==== Source records ====

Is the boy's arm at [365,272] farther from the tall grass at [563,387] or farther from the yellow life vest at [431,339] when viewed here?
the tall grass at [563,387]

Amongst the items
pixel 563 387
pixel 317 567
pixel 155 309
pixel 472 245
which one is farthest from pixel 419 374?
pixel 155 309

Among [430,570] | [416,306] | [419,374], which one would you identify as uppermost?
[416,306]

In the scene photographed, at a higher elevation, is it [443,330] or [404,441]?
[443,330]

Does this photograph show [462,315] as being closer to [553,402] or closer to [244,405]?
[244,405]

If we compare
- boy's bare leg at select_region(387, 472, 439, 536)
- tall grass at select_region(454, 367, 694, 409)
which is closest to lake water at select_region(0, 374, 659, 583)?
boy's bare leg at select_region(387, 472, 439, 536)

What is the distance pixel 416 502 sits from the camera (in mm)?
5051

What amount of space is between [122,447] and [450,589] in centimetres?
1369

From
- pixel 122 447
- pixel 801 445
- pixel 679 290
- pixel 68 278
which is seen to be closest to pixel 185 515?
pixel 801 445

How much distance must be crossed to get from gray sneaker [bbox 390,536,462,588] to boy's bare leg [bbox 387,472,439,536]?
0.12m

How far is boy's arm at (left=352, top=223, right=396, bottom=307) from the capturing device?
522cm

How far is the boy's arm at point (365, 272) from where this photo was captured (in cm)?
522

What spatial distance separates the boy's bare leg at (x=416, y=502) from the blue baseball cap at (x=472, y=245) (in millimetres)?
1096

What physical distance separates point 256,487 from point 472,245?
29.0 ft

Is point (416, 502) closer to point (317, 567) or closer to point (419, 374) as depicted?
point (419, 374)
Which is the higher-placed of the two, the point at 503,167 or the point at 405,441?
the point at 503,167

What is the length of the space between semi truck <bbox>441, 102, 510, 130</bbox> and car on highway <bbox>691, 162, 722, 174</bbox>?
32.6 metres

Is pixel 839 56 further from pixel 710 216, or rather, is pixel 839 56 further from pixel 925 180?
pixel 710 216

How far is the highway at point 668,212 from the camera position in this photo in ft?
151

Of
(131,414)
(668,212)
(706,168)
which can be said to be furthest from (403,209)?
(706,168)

====
==== Source records ====

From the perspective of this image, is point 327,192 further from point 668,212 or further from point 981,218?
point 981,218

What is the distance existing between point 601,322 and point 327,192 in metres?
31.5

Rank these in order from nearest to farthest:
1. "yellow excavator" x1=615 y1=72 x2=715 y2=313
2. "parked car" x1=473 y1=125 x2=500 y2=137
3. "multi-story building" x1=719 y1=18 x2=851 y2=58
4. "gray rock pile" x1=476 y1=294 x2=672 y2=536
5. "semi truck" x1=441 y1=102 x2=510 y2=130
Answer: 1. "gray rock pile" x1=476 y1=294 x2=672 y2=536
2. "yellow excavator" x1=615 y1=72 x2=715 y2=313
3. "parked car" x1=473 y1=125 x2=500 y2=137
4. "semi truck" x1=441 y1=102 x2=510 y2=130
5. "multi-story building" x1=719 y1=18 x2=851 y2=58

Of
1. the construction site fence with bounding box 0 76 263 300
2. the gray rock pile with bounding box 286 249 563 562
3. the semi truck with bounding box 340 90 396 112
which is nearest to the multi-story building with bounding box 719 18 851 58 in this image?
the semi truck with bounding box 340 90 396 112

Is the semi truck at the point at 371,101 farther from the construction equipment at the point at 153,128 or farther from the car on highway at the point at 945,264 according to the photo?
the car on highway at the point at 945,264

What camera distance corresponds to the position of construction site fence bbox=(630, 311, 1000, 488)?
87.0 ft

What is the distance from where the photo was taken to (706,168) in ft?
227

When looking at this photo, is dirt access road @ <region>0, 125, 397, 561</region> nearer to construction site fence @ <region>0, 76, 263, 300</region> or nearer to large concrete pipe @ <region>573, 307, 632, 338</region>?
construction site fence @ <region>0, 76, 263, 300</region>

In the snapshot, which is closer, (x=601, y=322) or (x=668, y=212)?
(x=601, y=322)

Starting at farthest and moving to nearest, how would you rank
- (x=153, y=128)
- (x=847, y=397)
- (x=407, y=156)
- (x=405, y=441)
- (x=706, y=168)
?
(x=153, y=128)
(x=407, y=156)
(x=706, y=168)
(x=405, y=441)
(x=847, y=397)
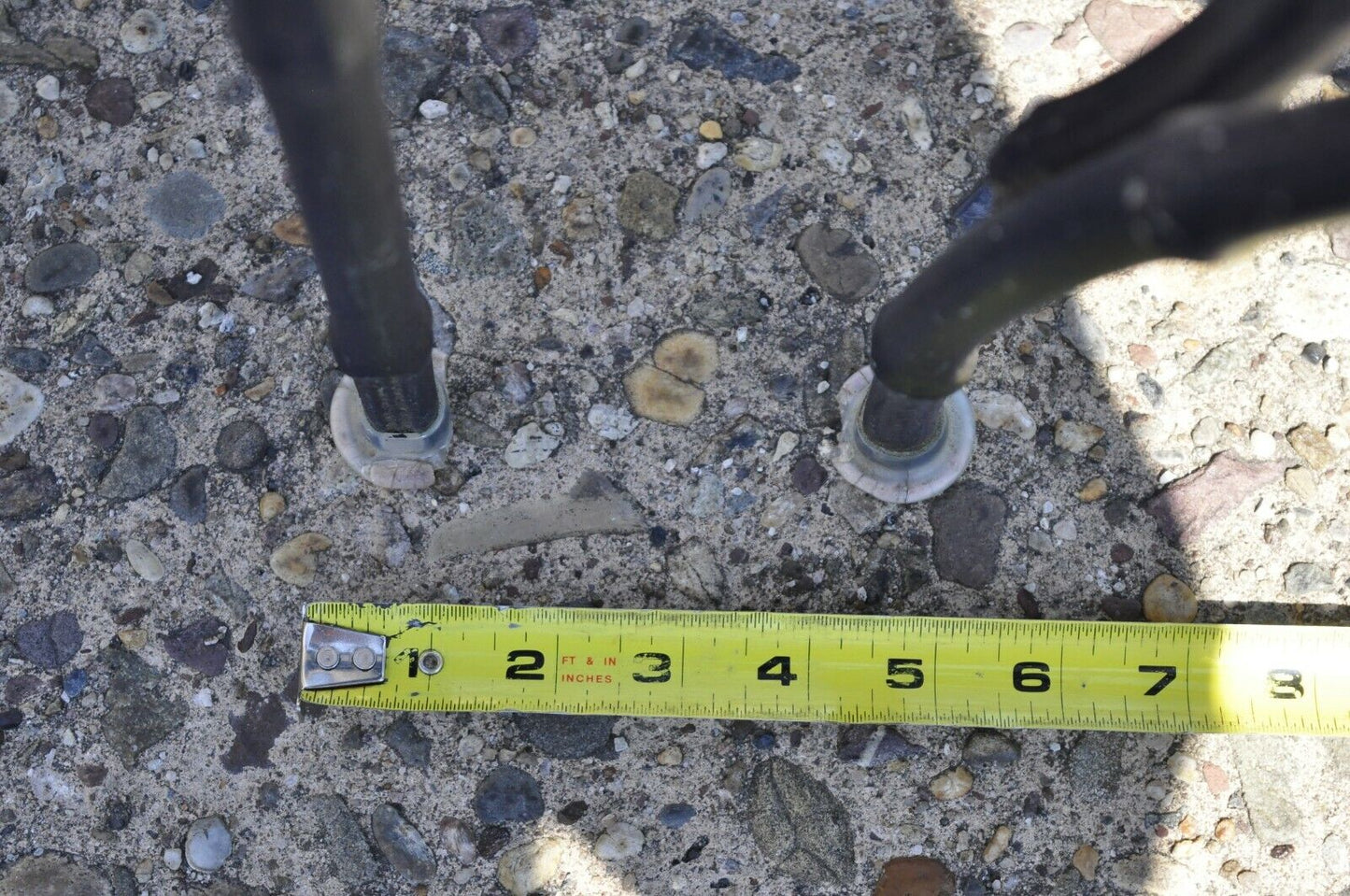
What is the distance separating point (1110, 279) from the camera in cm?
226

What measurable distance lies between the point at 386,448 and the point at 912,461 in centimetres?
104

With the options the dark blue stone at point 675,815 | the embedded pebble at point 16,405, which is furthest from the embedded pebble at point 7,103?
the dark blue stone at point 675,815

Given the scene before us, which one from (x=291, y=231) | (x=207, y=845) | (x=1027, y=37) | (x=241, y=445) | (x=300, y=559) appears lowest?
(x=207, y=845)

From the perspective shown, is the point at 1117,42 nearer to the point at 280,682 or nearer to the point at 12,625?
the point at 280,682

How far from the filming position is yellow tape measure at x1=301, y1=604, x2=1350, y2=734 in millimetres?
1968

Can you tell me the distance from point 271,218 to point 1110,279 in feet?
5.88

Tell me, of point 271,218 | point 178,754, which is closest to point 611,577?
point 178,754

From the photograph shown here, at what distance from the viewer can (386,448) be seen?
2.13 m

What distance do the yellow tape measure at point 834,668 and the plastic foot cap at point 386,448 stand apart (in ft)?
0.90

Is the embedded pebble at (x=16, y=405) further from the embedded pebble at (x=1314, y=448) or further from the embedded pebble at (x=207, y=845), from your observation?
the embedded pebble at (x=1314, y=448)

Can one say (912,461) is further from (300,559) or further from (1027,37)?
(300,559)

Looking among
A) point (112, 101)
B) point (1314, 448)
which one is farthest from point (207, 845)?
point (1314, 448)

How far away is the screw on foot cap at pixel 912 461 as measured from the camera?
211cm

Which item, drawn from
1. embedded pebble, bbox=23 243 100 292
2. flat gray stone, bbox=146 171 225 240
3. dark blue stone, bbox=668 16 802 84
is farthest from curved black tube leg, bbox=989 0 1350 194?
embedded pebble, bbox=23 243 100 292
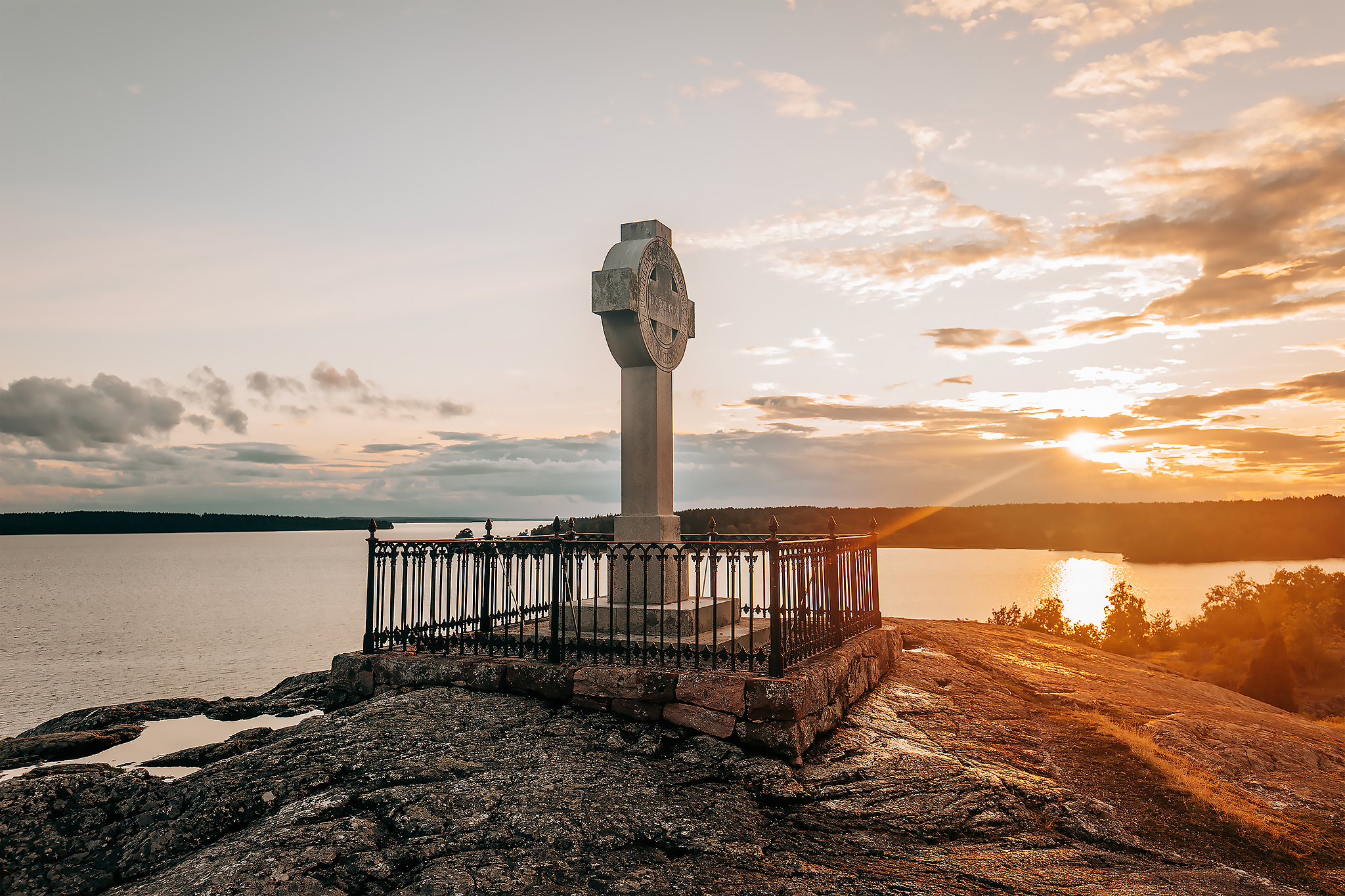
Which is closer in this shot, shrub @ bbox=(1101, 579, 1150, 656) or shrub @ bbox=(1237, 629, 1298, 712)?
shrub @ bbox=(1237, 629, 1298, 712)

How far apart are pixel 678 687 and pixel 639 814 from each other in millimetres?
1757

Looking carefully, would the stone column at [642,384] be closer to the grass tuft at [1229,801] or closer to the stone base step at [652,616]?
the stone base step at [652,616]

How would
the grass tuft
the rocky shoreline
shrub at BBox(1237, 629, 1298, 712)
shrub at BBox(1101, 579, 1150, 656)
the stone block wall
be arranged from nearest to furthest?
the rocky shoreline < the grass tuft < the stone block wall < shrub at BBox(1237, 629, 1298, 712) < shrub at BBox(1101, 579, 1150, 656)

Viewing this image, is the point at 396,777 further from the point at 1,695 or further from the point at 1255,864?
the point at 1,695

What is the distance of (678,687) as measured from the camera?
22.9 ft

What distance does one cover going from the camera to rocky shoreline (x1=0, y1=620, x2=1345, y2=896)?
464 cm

====

State how many lines of the data contain the word "further", giving only the number. Case counts.

**Solution to the exercise**
5